The Metasploit menace inside your firewall
Interview Wade Alcorn recently published a paper explaining the technical details behind Inter-protocol Exploitation [PDF, 120kb].
Your browser is now an active menace against the security of your internal network. However, the problem can't be easily fixed, because it is not based on a bug: it simply uses "Web 2.0" technologies against you.
Can you explain how this works, Wade?
Could you cite a real life example?
For successful Inter-protocol Exploitation there needs to be a method to encapsulate the exploit in the carrier protocol. Also, depending on the complexity of the communication flow which is a precursor to exploit delivery, a handshake may also be required. This is the case in the Asterisk manager interface vulnerability; it is exploitable only after authentication.
The Asterisk Inter-protocol Exploit example included in the paper illustrates the multiple requirements. Firstly the HTTP headers are simply interpreted as erroneous commands by the Asterisk server. Next, the encapsulated handshake is sent which, in this instance, is a valid set of authentication details. Now the server is in an exploitable state and the encapsulated exploit is interpreted by the asterisk server. The handshake and exploit use an HTTP multi-part POST request for encapsulation. In this instance the two protocols have communicated sufficiently to send exploit code from the web browser (via HTTP) to the Asterisk manager interface. The example starts a bindshell listening on port 4444.
How does this affect internal networks security?
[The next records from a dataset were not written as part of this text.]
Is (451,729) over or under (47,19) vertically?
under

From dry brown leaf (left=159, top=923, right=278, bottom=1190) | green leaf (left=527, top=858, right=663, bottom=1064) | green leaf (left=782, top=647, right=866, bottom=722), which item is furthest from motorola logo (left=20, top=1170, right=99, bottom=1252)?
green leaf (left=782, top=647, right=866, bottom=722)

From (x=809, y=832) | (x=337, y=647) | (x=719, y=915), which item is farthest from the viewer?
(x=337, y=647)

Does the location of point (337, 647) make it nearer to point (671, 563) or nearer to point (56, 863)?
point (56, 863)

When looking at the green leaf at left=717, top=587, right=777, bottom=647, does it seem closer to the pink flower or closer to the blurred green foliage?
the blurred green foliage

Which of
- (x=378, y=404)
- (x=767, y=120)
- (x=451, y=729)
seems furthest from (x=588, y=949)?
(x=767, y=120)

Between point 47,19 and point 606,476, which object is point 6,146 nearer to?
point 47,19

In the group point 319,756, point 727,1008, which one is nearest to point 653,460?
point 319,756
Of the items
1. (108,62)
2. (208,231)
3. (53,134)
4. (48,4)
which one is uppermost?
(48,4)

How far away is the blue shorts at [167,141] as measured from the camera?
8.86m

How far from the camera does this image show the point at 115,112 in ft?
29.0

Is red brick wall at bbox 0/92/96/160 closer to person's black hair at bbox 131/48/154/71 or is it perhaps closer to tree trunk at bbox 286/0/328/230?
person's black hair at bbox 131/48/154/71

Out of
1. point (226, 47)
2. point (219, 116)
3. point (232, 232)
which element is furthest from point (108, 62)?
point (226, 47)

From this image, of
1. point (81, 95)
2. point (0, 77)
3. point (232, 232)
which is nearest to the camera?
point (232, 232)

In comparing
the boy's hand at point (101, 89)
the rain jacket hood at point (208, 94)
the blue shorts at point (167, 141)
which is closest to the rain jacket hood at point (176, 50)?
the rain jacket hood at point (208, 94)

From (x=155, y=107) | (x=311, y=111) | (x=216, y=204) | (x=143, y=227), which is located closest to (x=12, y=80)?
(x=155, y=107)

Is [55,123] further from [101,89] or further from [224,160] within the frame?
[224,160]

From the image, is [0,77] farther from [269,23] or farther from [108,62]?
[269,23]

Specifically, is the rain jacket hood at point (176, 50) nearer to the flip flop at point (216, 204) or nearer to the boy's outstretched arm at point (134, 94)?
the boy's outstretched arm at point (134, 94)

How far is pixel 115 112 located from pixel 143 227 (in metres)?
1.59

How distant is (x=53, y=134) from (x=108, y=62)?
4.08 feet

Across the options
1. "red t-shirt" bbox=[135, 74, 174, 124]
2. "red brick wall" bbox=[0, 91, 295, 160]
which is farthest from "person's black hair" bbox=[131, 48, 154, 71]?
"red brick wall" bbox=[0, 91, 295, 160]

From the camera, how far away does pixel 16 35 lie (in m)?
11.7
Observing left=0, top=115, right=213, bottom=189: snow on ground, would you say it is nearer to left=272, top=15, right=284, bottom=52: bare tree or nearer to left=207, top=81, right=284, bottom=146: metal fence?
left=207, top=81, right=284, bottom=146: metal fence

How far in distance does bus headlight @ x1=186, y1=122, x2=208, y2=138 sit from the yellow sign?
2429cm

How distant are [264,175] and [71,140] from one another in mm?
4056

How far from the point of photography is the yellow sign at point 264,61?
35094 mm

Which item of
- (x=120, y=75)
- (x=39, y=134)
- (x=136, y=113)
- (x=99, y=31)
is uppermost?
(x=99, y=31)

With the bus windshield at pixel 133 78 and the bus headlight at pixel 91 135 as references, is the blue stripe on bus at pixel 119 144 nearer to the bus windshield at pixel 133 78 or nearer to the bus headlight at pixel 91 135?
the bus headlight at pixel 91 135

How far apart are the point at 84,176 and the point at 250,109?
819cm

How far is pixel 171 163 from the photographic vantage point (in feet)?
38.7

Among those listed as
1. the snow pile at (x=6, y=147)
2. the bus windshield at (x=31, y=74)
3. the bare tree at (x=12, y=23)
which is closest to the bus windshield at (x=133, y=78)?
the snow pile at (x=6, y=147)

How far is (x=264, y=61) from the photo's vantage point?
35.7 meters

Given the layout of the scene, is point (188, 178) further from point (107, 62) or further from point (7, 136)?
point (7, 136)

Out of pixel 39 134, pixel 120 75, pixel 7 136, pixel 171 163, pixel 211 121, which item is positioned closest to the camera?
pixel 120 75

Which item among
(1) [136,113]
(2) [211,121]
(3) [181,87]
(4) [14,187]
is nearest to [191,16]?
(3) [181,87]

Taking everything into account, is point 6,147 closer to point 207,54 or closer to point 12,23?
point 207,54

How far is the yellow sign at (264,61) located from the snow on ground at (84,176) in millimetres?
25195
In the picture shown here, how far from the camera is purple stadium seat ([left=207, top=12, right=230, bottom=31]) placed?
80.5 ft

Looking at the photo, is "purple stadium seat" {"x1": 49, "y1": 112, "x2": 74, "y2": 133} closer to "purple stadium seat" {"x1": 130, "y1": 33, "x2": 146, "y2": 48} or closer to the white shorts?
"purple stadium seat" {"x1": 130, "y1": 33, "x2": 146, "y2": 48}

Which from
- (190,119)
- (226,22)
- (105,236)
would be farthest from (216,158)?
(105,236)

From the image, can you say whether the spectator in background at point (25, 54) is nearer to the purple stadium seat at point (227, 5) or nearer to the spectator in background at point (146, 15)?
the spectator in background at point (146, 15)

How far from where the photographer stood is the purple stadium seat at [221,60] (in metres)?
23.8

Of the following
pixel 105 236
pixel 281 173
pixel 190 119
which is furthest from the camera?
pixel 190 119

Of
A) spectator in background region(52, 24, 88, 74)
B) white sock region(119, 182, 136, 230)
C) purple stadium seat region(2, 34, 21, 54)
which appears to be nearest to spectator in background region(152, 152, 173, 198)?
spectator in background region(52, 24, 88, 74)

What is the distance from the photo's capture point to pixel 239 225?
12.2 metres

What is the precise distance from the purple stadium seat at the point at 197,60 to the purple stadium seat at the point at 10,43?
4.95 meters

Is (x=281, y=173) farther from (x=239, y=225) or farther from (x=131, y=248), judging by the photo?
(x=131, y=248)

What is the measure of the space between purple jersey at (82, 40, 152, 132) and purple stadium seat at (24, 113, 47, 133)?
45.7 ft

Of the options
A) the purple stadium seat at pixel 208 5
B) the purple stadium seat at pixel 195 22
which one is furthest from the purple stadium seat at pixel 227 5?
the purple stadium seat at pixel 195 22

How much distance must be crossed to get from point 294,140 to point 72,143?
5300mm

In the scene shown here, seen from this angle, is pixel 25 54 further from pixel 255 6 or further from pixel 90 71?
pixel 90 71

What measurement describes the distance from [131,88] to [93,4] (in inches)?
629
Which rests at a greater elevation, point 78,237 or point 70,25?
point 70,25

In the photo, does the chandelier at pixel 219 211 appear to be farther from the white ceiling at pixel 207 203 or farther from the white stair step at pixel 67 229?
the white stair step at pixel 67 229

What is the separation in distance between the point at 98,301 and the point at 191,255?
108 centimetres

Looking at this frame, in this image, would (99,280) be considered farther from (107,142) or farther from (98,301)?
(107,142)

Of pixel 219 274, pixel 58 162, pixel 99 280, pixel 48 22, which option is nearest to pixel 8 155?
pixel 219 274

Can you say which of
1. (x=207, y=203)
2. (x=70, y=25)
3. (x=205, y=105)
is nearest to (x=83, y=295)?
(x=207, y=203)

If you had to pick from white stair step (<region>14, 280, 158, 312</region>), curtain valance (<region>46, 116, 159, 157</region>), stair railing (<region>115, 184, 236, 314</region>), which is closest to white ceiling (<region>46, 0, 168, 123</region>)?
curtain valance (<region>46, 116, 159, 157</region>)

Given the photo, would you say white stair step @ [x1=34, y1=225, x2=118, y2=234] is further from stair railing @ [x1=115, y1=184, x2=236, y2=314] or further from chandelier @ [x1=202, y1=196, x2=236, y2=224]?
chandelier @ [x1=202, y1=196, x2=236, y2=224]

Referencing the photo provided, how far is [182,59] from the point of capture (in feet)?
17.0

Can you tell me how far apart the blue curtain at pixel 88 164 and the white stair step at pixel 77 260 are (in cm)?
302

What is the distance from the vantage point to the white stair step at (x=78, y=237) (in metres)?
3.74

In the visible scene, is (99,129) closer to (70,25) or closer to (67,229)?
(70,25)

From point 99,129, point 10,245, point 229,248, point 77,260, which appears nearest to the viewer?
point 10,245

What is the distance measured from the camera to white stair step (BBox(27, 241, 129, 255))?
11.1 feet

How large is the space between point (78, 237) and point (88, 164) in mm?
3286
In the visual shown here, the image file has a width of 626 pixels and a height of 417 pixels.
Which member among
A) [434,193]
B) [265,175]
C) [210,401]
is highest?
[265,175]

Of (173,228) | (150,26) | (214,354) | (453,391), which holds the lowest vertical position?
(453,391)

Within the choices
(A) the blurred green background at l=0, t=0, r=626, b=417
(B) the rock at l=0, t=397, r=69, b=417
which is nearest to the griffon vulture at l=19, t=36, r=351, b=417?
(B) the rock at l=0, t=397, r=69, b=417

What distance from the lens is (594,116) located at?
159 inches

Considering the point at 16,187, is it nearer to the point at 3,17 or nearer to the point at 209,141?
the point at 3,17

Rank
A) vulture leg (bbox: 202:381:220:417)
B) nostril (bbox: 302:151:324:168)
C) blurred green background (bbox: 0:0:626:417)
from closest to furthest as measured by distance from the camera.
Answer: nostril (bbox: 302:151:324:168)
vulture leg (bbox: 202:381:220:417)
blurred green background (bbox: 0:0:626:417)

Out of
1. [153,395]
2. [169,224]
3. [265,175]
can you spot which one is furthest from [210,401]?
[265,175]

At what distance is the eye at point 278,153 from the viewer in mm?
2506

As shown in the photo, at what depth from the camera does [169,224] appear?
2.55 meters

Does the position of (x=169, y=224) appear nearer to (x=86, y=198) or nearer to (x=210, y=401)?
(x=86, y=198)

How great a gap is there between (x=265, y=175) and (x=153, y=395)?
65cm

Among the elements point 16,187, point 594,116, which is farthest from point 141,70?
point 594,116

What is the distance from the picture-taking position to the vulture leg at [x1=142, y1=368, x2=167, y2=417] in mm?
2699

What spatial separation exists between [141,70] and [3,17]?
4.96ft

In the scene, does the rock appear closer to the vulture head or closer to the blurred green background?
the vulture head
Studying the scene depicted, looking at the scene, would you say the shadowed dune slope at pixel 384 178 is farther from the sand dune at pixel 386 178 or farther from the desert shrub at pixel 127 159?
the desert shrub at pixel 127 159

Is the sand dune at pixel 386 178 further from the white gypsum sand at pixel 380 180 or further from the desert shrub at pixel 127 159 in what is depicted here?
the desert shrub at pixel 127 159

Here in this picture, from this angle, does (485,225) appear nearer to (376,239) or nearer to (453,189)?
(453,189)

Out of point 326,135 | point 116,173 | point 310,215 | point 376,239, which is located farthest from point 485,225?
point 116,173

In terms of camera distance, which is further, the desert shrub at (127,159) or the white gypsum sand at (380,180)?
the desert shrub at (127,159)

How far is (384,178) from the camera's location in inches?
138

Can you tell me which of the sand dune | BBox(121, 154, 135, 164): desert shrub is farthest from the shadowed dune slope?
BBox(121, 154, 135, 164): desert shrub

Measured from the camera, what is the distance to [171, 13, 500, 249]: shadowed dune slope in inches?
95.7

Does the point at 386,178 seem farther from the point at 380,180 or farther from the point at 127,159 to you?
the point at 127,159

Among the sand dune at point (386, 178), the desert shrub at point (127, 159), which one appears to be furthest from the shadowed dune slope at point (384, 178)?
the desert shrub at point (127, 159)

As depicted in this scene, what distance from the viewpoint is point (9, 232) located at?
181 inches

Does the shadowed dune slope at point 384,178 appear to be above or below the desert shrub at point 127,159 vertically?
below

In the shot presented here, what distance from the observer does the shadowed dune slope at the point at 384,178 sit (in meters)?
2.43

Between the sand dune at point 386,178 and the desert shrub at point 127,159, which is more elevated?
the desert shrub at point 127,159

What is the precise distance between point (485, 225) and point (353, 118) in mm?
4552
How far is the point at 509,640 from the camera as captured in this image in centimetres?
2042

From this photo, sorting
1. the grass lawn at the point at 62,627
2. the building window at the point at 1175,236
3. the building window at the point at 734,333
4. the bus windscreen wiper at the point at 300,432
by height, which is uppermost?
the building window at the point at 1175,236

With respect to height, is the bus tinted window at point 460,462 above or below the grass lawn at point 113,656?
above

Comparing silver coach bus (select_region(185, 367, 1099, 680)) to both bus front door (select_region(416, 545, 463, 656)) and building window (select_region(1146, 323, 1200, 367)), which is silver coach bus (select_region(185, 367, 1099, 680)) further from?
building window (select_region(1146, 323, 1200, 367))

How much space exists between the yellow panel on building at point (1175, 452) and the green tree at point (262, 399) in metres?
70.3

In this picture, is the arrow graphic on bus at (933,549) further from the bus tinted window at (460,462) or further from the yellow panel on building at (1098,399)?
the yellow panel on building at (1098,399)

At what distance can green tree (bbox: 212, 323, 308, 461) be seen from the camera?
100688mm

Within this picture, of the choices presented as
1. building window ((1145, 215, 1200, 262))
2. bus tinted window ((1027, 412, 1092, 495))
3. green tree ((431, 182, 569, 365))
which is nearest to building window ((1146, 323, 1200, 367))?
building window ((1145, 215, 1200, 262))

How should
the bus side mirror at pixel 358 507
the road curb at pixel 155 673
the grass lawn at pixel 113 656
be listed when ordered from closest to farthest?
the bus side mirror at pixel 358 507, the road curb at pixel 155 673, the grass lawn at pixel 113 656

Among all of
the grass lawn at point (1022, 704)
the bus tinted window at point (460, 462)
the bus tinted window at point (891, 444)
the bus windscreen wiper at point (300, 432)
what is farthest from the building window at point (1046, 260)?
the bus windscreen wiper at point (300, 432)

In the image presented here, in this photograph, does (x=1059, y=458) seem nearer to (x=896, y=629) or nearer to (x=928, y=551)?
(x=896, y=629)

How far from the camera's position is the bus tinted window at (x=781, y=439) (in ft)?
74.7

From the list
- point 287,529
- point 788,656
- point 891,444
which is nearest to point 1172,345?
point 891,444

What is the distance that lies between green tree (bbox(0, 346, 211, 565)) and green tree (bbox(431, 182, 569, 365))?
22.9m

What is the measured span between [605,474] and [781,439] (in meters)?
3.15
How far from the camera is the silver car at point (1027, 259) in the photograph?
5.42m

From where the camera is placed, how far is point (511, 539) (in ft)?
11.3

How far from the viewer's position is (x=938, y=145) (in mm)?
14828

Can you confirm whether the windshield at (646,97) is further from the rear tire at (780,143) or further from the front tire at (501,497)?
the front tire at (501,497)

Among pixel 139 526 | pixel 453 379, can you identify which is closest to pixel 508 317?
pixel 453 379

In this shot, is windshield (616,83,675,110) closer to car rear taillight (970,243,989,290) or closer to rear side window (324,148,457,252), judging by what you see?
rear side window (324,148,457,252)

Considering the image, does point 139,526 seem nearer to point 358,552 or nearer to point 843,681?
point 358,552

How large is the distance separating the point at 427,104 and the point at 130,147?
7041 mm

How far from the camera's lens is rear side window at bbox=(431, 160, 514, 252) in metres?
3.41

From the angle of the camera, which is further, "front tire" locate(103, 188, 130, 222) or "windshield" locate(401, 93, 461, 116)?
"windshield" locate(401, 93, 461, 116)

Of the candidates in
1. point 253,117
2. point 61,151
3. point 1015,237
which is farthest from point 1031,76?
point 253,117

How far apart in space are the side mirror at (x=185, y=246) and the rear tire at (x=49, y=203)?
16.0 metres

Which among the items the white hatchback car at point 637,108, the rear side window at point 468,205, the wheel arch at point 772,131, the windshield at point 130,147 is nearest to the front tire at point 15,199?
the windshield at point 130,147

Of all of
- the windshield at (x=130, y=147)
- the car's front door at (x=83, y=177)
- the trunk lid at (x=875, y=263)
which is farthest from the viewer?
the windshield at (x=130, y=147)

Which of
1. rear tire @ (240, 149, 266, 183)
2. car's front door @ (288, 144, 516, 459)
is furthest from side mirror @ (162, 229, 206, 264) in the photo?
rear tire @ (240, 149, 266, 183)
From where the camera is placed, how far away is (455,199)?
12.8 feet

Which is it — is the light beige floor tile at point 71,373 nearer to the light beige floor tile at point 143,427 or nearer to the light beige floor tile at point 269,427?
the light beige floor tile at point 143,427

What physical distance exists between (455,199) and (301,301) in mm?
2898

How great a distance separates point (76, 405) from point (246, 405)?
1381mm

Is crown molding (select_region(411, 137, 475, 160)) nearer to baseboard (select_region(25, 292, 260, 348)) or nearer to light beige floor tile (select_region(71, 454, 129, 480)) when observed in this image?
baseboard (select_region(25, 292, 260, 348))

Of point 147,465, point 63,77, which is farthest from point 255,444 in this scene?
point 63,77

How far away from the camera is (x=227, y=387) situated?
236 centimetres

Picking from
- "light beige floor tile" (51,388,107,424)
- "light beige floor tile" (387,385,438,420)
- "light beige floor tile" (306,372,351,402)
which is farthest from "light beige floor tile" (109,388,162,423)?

Organisations commonly use a model that invests the majority of security resources into the external perimeter. This leaves the internal networks as a much softer target. The bug exposes a network's soft underbelly to Inter-protocol Exploitation.
Another danger is that web Inter-protocol Exploitation will be combined with cross-site scripting viruses. The infamous MySpace XSS virus payload was executed one million times. It is safe to presume that a subset of those infected browsers were likely to be connected to internal networks.
Significant damage could have been done if an Inter-protocol Exploit was used as the payload.
In short, an attacker can establish a control channel through a firewall/DMZ to a browser. From this position the browser can then be instructed to launch Metasploit style exploits at internal machines. This combined with non-hardened internal networks increases the risk of penetration by an attacker. In the future, the security of internal networks will need to increase to withstand attacks of this kind.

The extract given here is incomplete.